A single integrated number rarely tells the whole story. Different models excel at different follow-up periods (e.g., a Cox model might dominate short-term survival, while a Random Forest dominates long-term).

The plot_benchmark() function generates a stacked dashboard to visualize this dynamic performance over time.

plot_benchmark(
  object = fit_supersurv,
  newdata = X_te,
  time = test$duration,
  event = test$event,
  eval_times = new.times
)

Interpreting the Curves:

IPCW Brier Score Plot: Look for the curve that stays the lowest. The SuperSurv ensemble should ideally hug the bottom edge.
Time-Dependent AUC Plot: Look for the curve that stays the highest (closest to 1.0).
Uno’s C-index Plot: Evaluates the global C-index using the specific predictions generated at each time point. Look for the curve that stays the highest.

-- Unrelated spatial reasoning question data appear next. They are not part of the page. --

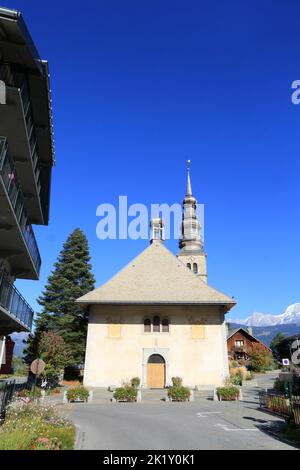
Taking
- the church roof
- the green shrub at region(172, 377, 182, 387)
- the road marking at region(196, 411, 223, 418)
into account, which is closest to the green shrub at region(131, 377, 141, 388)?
the green shrub at region(172, 377, 182, 387)

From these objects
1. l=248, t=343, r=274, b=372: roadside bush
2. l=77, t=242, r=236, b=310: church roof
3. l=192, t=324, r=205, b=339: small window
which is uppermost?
l=77, t=242, r=236, b=310: church roof

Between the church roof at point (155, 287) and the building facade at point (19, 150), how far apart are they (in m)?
13.7

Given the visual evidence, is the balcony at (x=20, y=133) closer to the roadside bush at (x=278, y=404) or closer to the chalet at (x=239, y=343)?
the roadside bush at (x=278, y=404)

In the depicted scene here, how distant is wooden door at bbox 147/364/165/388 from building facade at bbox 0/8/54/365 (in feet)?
50.0

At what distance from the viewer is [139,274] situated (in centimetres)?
3712

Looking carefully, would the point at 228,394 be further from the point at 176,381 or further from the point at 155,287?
the point at 155,287

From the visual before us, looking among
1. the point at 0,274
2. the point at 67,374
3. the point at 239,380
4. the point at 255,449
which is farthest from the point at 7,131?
the point at 239,380

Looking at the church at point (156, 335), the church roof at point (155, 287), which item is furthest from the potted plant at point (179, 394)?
the church roof at point (155, 287)

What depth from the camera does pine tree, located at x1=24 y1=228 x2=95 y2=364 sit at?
125ft

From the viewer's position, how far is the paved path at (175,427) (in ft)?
36.1

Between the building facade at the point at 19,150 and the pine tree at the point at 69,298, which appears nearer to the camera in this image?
the building facade at the point at 19,150

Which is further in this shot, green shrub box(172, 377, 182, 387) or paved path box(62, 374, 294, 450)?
green shrub box(172, 377, 182, 387)

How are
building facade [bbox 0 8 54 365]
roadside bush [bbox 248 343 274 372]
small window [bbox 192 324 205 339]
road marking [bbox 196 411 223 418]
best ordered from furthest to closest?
roadside bush [bbox 248 343 274 372], small window [bbox 192 324 205 339], road marking [bbox 196 411 223 418], building facade [bbox 0 8 54 365]

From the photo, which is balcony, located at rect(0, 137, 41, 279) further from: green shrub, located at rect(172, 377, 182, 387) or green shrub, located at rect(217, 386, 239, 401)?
green shrub, located at rect(172, 377, 182, 387)
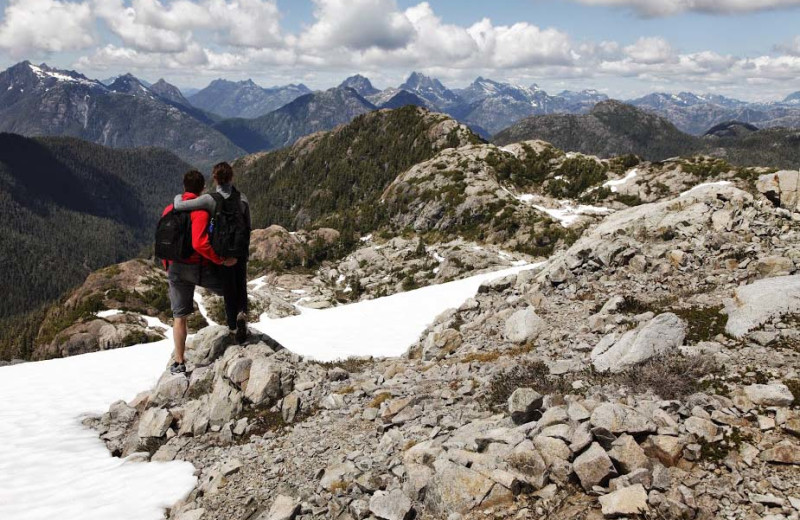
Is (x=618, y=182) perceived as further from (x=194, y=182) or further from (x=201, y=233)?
(x=201, y=233)

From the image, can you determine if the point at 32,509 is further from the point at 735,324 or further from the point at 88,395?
the point at 735,324

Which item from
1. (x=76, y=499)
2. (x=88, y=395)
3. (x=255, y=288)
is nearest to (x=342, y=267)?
(x=255, y=288)

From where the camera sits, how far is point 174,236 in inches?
453

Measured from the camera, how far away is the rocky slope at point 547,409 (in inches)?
249

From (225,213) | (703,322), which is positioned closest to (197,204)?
(225,213)

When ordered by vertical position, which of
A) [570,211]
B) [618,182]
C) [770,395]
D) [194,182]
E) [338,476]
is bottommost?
[570,211]

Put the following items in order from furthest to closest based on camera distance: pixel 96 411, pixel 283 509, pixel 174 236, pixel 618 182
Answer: pixel 618 182 → pixel 96 411 → pixel 174 236 → pixel 283 509

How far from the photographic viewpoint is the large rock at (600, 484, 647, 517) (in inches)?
221

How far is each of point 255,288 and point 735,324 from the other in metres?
103

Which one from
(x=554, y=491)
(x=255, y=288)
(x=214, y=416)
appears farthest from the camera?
(x=255, y=288)

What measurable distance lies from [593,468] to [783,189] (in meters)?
25.5

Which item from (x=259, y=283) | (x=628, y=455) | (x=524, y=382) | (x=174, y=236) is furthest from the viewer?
(x=259, y=283)

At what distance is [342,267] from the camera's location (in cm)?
11281

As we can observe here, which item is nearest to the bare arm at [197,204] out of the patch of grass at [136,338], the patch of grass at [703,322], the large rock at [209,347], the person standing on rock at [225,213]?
the person standing on rock at [225,213]
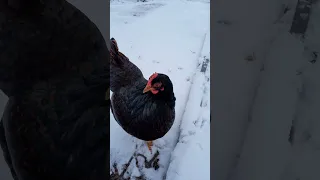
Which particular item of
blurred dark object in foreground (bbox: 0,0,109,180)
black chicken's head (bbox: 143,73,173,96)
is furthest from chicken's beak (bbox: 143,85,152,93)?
blurred dark object in foreground (bbox: 0,0,109,180)

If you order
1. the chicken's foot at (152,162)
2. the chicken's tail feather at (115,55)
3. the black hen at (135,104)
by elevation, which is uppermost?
the chicken's tail feather at (115,55)

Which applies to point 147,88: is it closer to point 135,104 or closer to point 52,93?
point 135,104

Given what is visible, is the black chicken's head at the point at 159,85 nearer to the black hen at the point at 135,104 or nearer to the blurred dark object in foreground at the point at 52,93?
the black hen at the point at 135,104

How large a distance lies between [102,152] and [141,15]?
1.34 ft

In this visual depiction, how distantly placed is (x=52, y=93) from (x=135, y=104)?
23cm

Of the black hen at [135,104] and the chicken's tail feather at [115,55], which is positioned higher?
the chicken's tail feather at [115,55]

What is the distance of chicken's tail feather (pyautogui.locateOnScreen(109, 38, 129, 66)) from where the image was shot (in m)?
0.85

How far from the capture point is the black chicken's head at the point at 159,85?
83 cm

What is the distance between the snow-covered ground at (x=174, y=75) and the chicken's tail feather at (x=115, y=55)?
0.04 ft

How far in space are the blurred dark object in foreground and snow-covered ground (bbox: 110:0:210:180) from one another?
0.06m

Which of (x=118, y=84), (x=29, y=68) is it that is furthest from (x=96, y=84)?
(x=29, y=68)
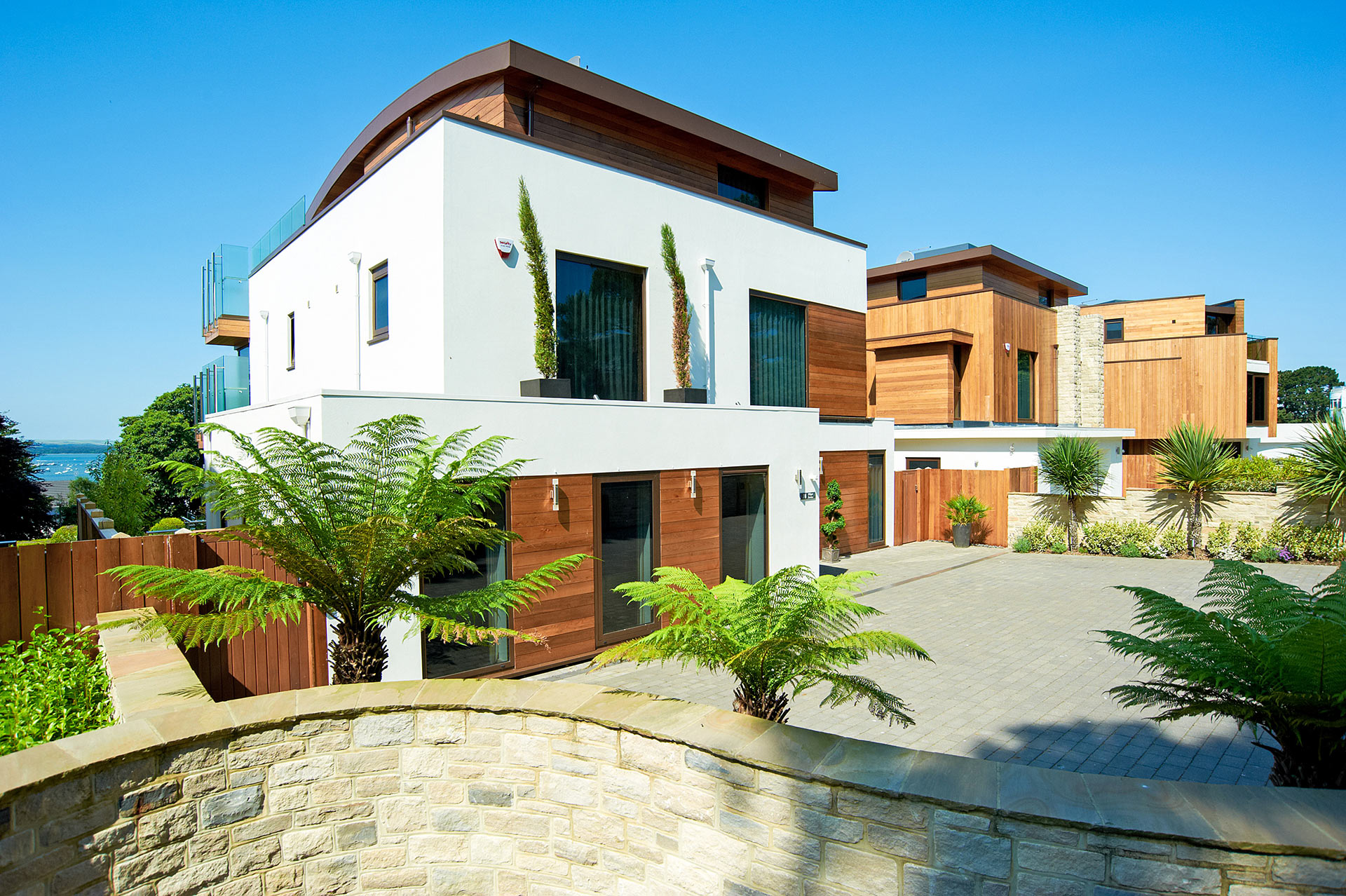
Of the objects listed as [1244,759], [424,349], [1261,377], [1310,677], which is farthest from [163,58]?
[1261,377]

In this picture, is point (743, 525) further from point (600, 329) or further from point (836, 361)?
point (836, 361)

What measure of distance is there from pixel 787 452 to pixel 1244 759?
6.63 meters

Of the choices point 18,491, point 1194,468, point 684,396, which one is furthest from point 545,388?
point 18,491

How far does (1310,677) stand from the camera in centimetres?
294

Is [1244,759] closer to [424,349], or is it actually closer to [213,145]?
[424,349]

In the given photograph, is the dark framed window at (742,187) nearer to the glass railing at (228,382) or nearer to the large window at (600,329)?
the large window at (600,329)

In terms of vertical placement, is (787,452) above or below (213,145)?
below

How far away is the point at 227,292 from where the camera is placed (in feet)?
56.8

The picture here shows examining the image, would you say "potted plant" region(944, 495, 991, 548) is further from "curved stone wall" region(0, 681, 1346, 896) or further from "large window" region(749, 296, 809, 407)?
"curved stone wall" region(0, 681, 1346, 896)

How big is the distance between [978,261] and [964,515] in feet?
29.8

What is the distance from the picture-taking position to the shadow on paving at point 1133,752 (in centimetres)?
547

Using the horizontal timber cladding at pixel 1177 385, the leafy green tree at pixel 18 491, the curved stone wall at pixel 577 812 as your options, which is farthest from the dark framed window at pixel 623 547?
the horizontal timber cladding at pixel 1177 385

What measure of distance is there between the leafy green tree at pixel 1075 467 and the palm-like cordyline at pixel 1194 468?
4.18ft

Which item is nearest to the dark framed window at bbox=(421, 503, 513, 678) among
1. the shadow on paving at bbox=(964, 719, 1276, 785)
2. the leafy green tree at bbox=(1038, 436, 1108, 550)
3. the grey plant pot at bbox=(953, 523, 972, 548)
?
the shadow on paving at bbox=(964, 719, 1276, 785)
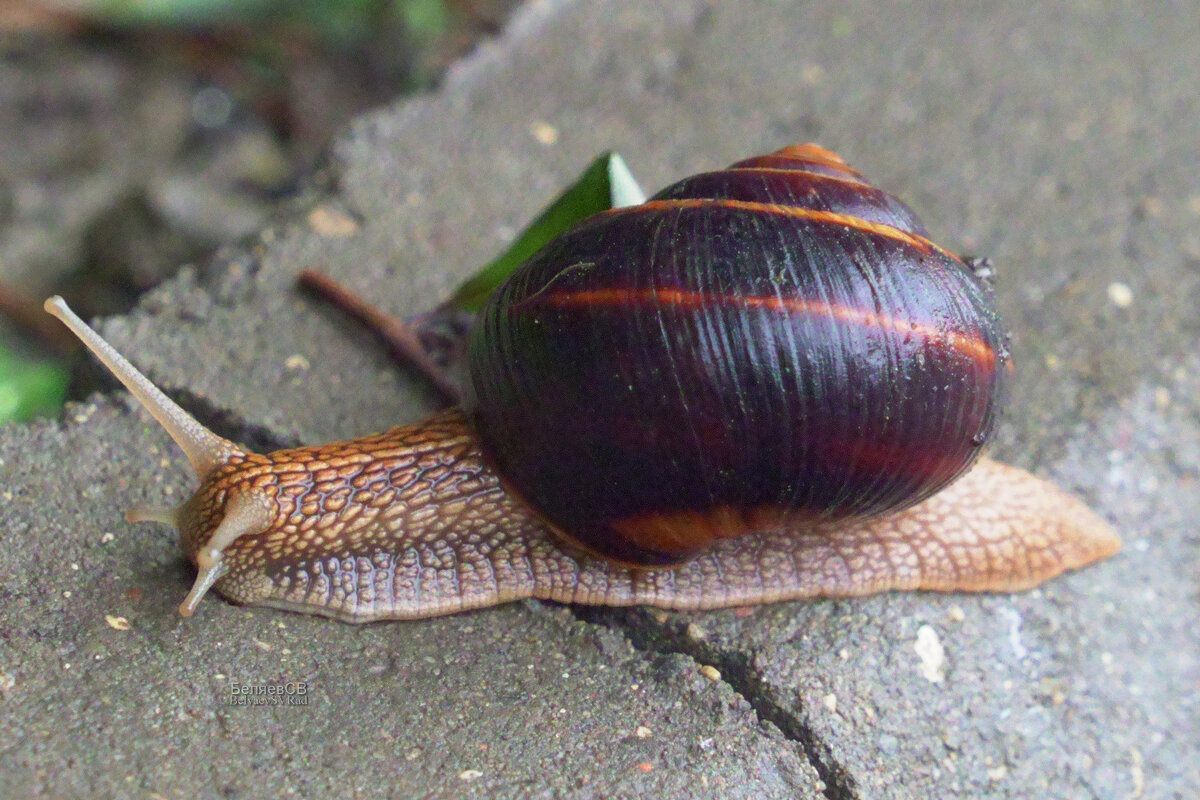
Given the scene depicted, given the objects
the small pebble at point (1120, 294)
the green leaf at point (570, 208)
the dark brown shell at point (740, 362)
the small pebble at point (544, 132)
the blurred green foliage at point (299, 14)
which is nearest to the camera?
the dark brown shell at point (740, 362)

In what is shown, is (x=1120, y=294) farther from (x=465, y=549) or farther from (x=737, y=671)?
(x=465, y=549)

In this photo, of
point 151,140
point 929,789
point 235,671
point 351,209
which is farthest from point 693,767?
point 151,140

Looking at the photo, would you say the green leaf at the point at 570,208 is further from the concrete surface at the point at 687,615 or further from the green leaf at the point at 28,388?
the green leaf at the point at 28,388

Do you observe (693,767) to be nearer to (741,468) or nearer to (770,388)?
(741,468)

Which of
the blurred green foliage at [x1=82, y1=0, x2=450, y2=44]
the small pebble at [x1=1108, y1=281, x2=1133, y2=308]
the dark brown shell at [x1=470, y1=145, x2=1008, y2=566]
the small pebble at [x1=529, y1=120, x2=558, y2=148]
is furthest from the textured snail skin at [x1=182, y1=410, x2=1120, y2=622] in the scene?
the blurred green foliage at [x1=82, y1=0, x2=450, y2=44]

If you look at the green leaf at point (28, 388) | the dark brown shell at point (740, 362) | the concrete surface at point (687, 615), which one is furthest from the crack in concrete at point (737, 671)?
the green leaf at point (28, 388)

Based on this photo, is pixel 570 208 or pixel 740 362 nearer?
pixel 740 362

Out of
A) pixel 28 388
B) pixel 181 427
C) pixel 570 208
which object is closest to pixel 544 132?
pixel 570 208
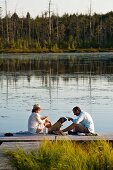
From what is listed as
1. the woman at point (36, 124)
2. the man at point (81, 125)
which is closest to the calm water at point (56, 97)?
the man at point (81, 125)

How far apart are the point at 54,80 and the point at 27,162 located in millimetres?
29824

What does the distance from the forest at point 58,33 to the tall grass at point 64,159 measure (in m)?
85.8

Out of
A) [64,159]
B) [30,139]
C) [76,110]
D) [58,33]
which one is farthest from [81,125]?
[58,33]

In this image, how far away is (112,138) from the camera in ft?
45.6

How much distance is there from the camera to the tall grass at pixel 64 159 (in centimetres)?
914

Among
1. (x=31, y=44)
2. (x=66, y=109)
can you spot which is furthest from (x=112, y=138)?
(x=31, y=44)

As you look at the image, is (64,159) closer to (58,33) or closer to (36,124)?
(36,124)

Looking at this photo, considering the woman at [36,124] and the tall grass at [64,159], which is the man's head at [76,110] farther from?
the tall grass at [64,159]

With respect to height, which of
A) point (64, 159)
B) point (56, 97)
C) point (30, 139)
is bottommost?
point (56, 97)

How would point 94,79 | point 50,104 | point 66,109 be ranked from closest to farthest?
point 66,109 < point 50,104 < point 94,79

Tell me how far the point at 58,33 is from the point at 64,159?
340 ft

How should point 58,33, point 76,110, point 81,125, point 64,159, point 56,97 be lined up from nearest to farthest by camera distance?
point 64,159 → point 81,125 → point 76,110 → point 56,97 → point 58,33

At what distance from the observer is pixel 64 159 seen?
9266 millimetres

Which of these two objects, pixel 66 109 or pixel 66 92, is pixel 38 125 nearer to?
pixel 66 109
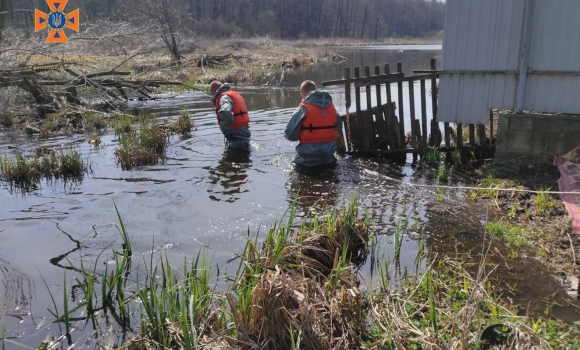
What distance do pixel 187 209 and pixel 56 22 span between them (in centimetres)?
1215

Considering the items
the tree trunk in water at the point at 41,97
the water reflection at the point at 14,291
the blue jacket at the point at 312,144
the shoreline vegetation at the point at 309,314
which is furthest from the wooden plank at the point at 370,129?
the tree trunk in water at the point at 41,97

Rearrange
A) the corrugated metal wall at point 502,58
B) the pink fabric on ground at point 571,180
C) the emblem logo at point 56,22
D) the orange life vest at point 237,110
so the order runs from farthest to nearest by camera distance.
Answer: the emblem logo at point 56,22 → the orange life vest at point 237,110 → the corrugated metal wall at point 502,58 → the pink fabric on ground at point 571,180

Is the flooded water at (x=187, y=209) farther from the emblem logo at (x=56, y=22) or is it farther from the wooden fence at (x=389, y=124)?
the emblem logo at (x=56, y=22)

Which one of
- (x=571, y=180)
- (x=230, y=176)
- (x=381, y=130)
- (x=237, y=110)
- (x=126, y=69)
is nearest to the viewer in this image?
(x=571, y=180)

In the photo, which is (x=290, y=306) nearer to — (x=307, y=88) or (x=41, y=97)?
(x=307, y=88)

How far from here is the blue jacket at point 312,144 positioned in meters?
9.06

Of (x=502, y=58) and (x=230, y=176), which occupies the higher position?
(x=502, y=58)

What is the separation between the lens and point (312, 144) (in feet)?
30.4

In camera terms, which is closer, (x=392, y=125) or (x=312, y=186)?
(x=312, y=186)

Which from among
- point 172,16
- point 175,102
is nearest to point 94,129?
point 175,102

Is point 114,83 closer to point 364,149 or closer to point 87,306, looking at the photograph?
point 364,149

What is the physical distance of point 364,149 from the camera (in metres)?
10.4

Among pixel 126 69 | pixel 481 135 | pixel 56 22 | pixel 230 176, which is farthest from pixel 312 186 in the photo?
pixel 126 69

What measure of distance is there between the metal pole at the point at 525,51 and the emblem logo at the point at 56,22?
11427 mm
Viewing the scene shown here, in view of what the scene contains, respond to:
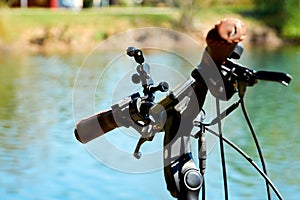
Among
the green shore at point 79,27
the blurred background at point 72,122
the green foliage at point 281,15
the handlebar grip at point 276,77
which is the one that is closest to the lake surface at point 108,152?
the blurred background at point 72,122

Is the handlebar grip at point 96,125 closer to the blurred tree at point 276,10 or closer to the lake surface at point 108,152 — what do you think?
the lake surface at point 108,152

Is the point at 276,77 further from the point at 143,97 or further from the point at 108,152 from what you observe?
the point at 108,152

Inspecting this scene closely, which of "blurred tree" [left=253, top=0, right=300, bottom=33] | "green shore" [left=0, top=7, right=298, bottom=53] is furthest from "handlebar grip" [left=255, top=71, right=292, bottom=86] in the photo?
"blurred tree" [left=253, top=0, right=300, bottom=33]

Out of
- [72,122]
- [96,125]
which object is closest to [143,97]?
[96,125]

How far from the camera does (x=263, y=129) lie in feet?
28.7

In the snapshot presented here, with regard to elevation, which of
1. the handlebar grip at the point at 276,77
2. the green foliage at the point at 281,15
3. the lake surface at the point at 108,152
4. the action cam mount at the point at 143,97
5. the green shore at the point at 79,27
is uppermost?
the green foliage at the point at 281,15

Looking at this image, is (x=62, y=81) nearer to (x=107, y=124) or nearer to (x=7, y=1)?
(x=107, y=124)

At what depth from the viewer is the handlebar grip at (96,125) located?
198 cm

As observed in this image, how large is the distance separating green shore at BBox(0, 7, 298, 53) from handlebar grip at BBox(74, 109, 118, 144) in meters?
22.8

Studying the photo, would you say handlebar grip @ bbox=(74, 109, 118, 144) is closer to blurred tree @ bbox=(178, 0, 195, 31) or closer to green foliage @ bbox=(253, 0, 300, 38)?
blurred tree @ bbox=(178, 0, 195, 31)

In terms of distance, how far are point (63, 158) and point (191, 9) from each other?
25.6 meters

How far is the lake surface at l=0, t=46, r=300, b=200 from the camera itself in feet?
18.0

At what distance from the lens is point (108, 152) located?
7.22 feet

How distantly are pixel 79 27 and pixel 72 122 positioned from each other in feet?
63.8
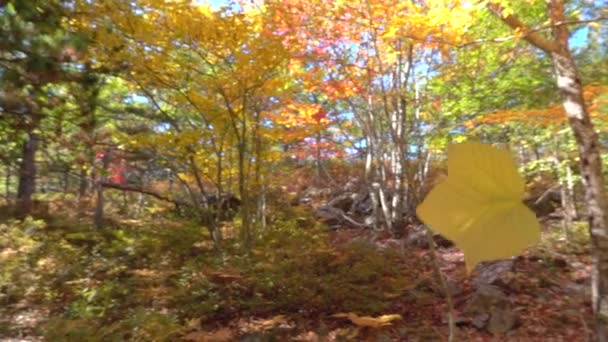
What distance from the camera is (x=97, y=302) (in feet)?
16.8

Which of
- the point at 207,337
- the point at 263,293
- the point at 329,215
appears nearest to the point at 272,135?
the point at 263,293

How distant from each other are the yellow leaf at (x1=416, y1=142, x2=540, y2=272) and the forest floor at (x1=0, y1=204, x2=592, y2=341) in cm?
396

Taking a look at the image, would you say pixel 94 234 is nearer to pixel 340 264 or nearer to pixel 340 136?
pixel 340 264

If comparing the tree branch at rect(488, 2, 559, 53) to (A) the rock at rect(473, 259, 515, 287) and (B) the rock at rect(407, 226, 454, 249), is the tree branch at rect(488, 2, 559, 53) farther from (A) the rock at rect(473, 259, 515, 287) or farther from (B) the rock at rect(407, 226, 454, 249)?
(B) the rock at rect(407, 226, 454, 249)

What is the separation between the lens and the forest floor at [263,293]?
4473 mm

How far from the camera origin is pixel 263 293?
16.8 ft

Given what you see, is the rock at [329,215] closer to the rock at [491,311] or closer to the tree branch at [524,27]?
the rock at [491,311]

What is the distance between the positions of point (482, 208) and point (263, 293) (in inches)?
Answer: 196

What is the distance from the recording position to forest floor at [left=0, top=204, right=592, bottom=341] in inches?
176

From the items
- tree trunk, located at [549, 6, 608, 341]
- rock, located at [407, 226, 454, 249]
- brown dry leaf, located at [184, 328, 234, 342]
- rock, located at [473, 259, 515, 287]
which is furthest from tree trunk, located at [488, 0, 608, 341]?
rock, located at [407, 226, 454, 249]

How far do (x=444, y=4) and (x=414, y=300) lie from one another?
3576 millimetres

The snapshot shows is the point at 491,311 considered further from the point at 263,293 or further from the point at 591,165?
the point at 263,293

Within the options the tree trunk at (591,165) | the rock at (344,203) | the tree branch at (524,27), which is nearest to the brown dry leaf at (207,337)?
the tree trunk at (591,165)

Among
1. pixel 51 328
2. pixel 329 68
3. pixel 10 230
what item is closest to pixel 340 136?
pixel 329 68
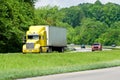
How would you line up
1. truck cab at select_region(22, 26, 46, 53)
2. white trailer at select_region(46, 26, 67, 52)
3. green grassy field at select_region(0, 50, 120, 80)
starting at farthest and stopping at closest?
white trailer at select_region(46, 26, 67, 52)
truck cab at select_region(22, 26, 46, 53)
green grassy field at select_region(0, 50, 120, 80)

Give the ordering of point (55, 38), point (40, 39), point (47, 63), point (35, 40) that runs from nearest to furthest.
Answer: point (47, 63)
point (35, 40)
point (40, 39)
point (55, 38)

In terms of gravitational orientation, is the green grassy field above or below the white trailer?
below

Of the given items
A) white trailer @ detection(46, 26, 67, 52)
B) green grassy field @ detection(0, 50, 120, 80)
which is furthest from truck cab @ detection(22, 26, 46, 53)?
green grassy field @ detection(0, 50, 120, 80)

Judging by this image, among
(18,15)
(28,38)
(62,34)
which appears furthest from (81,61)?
(18,15)

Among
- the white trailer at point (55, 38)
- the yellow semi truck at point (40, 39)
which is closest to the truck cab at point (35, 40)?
the yellow semi truck at point (40, 39)

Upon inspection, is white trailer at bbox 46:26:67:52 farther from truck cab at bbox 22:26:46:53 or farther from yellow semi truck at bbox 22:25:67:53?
truck cab at bbox 22:26:46:53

5. Assessing Clinical Calibration

Before deploying a model to the clinic, doctors need to know if the probabilities are reliable. If the model predicts a patient has a 40% chance of surviving past Time = 100, do exactly 40% of similar patients actually survive?

We use plot_calibration() to evaluate this at a specific clinical milestone. The function groups patients into risk quantiles and plots their predicted probability against the actual observed Kaplan-Meier survival rate.

# Assess calibration specifically at Time = 150
plot_calibration(
  object = fit_supersurv,
  newdata = X_te,
  time = test$duration,
  event = test$event,
  eval_time = 150,
  bins = 5 # Group patients into 5 risk quintiles
)

Interpretation: A perfectly calibrated model will follow the 45-degree dashed black line. Points above the line indicate the model is under-predicting survival (being too pessimistic), while points below the line indicate it is over-predicting survival (being too optimistic).